What the exercise asks> Put each line of the records below into a numbered list, skipping blank lines. Leave the pictures out.

Records provided>

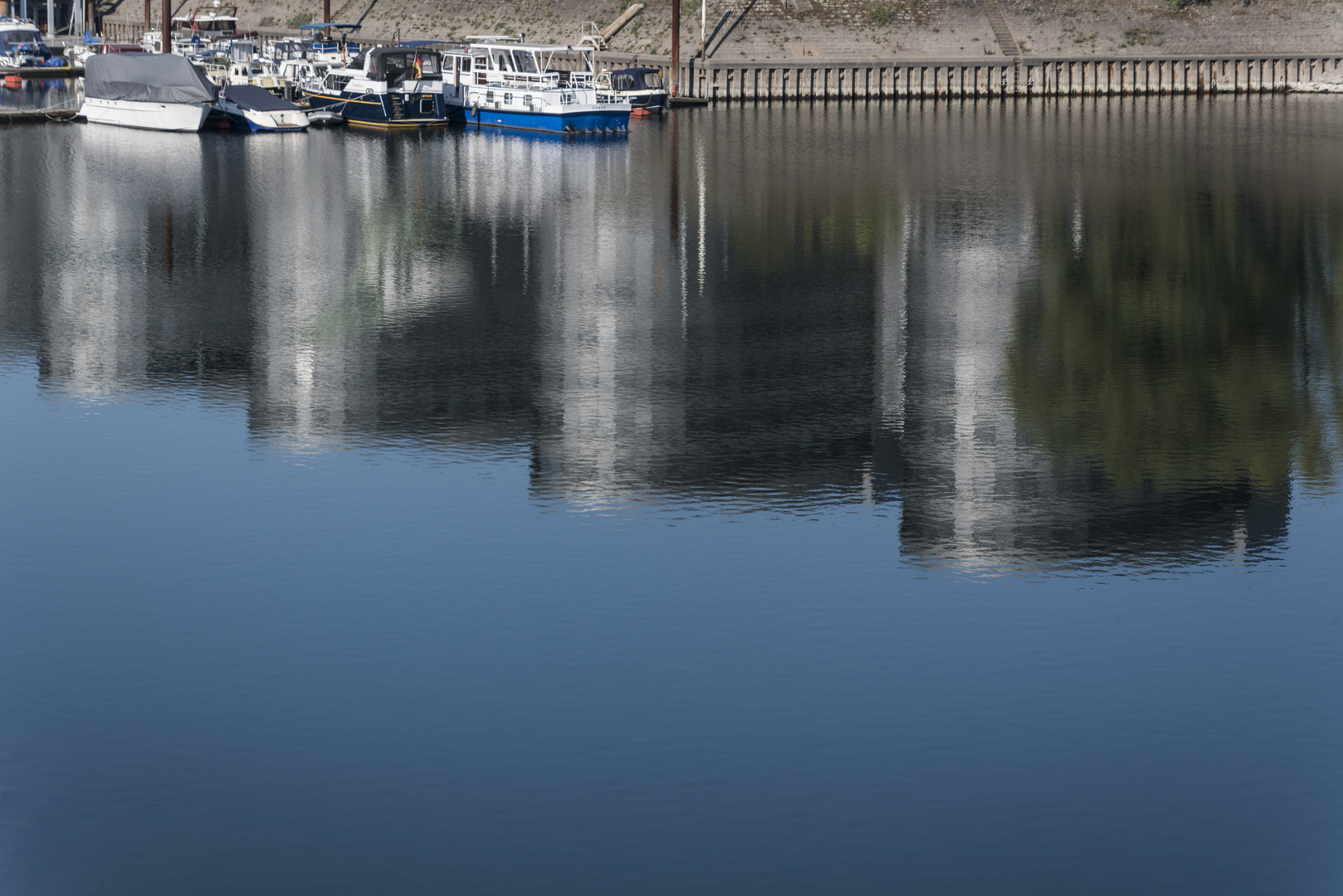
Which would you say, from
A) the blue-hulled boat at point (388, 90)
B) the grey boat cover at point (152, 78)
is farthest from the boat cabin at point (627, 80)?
the grey boat cover at point (152, 78)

Exercise result>
1. Which would you say, from
2. A) the blue-hulled boat at point (388, 90)
3. B) the grey boat cover at point (152, 78)
4. is farthest from the boat cabin at point (627, 80)?
5. the grey boat cover at point (152, 78)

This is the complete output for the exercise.